The OCME examiner visits the scene and examines the body. Depending on what’s found, the body might be released on the scene. But if something warrants further investigation, the OCME will take jurisdiction. In 20,000 cases reported to the OCME in the first five months of the year, the medical examiner took jurisdiction in 5,500. In 4,000 cases, autopsies were performed.

The OCME can do seven or eight autopsies a day; each can take up to four hours if, for instance, the paths of multiple bullets that struck a person must be tracked. All those efforts are aimed at determining the cause and manner of death and avoiding an inconclusive answer like “undetermined.”

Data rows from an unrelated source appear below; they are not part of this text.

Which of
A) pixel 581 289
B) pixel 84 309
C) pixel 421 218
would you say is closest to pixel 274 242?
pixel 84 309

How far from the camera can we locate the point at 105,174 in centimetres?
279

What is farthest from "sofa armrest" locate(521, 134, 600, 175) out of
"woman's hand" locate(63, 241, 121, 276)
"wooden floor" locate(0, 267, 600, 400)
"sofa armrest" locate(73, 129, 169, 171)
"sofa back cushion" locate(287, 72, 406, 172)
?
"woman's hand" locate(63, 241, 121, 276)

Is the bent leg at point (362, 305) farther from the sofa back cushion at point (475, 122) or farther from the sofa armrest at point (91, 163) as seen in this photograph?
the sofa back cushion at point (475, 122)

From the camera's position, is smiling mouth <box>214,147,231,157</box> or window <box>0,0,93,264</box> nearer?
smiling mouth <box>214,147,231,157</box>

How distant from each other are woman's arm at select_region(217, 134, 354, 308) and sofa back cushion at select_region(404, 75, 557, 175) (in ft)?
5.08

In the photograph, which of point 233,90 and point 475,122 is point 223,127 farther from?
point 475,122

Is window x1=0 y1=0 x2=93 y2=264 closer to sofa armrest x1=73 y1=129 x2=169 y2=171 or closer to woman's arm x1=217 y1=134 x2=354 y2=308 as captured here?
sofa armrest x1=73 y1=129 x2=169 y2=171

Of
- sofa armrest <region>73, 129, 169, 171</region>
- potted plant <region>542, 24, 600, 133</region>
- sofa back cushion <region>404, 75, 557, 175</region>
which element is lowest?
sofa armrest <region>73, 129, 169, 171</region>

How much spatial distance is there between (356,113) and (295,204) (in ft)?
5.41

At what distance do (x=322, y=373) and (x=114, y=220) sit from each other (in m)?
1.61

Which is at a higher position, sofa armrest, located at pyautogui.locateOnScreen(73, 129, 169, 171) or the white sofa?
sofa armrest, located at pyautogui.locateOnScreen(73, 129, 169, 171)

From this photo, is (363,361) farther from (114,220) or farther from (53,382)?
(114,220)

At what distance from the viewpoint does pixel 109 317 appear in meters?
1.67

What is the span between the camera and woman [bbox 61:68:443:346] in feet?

“We do whatever we can until that moment when we say it’s undetermined,” says Borakove. And even for cases in which the scene investigation, the police report and the autopsy cannot isolate a manner of death, the case is not closed. The manner of death will be listed as “undetermined,” but, says Borakove, that can always change if new information comes in.

That’s true for all deaths, not just those of undetermined manner. Baden recalls a case from the late ‘70s in which a family brought in evidence questioning a determination that a 1932 death had been suicide.

“They brought in documentation 45 years later that the landlord in the apartment had been fined a number of times by the Health Department for having carbon monoxide leaks,” he says. “They brought in sufficient information that we changed the cause of death from suicide to accident because it was an accidental leak that the landlord tried to cover up.”

Adds Baden: “No death certificate is written in granite.”